Could meal frequency be what separates humans from other animals, which have no trouble maintaining an appropriate weight? I realized that multiple meals and snacking is a fairly recent change in our culture. People used to have to do physical labor to eat. Ice age cave-dwelling people didn’t just roll off their grass mats and pull a jug of milk from the snowbank and a box of Cheerios from a flintstone cupboard—they had to go hunt and gather their food to survive. If they had any food left over from the previous day, it would be rotting or being eaten by bugs, and within a day or two, maggots and grubs—dietary variety for cave dwellers.
With this new understanding, it seemed wrong not to tell people about it, so I wrote a book and put the electronic version online for free. To help people learn about it, my wife Judi joined up with Gary Long on his trek across the country. After seeing Judi walk 20+ miles without eating until the evening, Gary figured he could too, and did. His weight loss accelerated.

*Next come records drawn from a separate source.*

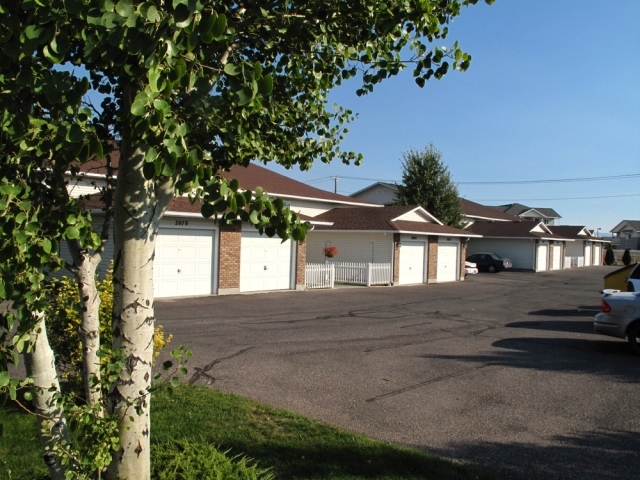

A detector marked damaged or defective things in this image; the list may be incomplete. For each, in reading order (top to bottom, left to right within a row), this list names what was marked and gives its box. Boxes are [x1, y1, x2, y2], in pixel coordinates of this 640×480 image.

crack in asphalt [188, 346, 252, 384]
crack in asphalt [364, 362, 500, 404]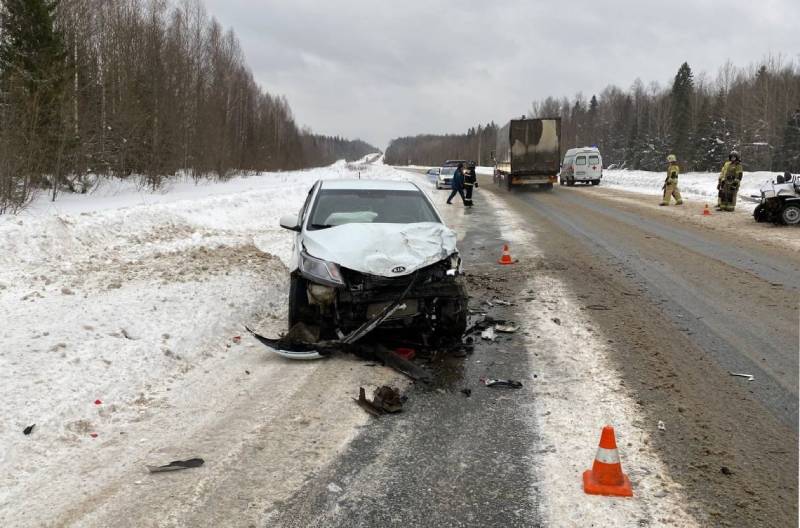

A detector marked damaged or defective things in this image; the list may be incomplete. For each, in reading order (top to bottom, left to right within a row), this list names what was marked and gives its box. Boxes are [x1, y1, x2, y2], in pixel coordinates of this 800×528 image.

damaged headlight [300, 250, 344, 286]
wrecked vehicle on roadside [278, 179, 468, 344]
damaged white sedan [280, 178, 468, 342]
crumpled car hood [304, 221, 460, 276]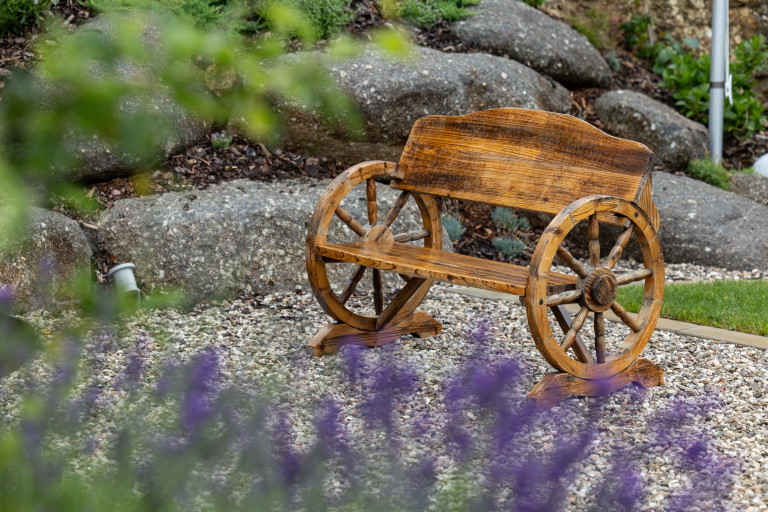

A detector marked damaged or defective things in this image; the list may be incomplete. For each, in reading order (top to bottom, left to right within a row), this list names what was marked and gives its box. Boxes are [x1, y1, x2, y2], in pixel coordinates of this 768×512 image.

burnt wood finish [396, 107, 656, 215]
burnt wood finish [306, 107, 664, 388]
burnt wood finish [528, 358, 664, 410]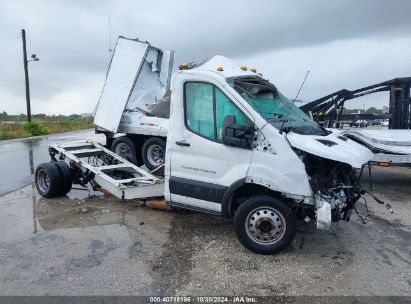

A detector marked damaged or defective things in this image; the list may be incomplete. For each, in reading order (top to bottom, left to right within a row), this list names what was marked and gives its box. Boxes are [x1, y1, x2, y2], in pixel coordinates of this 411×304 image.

broken windshield [229, 76, 328, 136]
damaged white truck [36, 36, 390, 254]
crumpled hood [288, 131, 374, 169]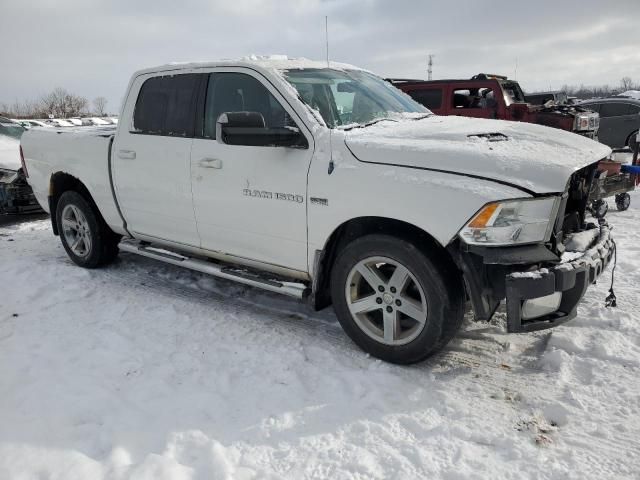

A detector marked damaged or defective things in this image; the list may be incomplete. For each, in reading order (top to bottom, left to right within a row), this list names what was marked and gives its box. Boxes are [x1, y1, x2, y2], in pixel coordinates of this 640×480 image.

damaged front bumper [504, 224, 616, 330]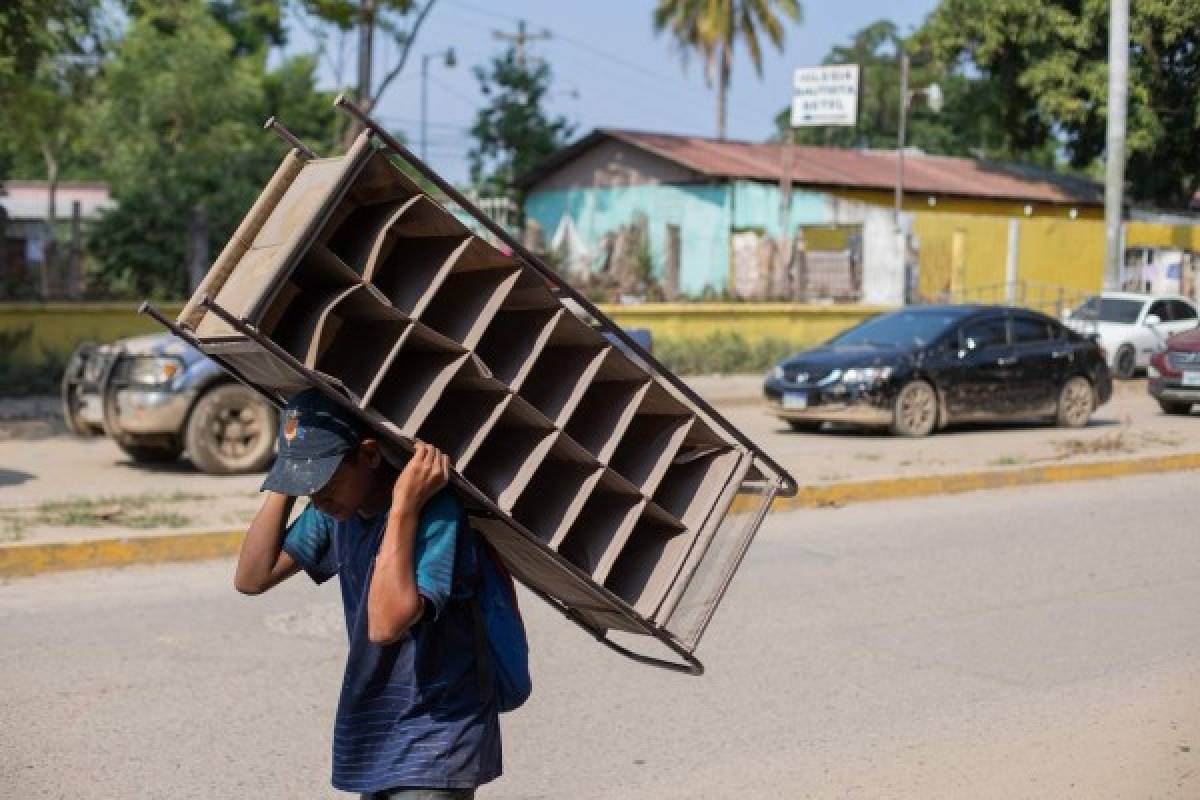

We started the Yahoo group, and more people learned about Fast-5. While some people leveled accusations of “binge diet” and “unhealthy” at Fast-5, it quietly went on changing lives and spreading around the world through Yahoo, Facebook and Fast-5.com
In 2012, I was invited to give a TEDx talk about Fast-5 and what I’d learned from users’ experience since publishing the book in 2005. The biggest thing I’d learned is that even though people may obsess about a diet, once they shed their excess weight, the content of the diet is not going to make such a big difference, especially if they neglected to live because of adherence to their chosen diet. In the TEDx talk, I described the foundation of my new book, AC: The Power of Appetite Correction
In 2012-2013, other intermittent fasting tools popped up, and the public relations push behind them (yes, more advertising) has helped intermittent fasting (IF) regimens including Fast-5 find more mainstream acceptance. Still, the biggest hurdle that new Fast-5ers encounter usually isn’t hunger—it’s social resistance and criticism from the entrenched dogma built by the breakfast advertisers.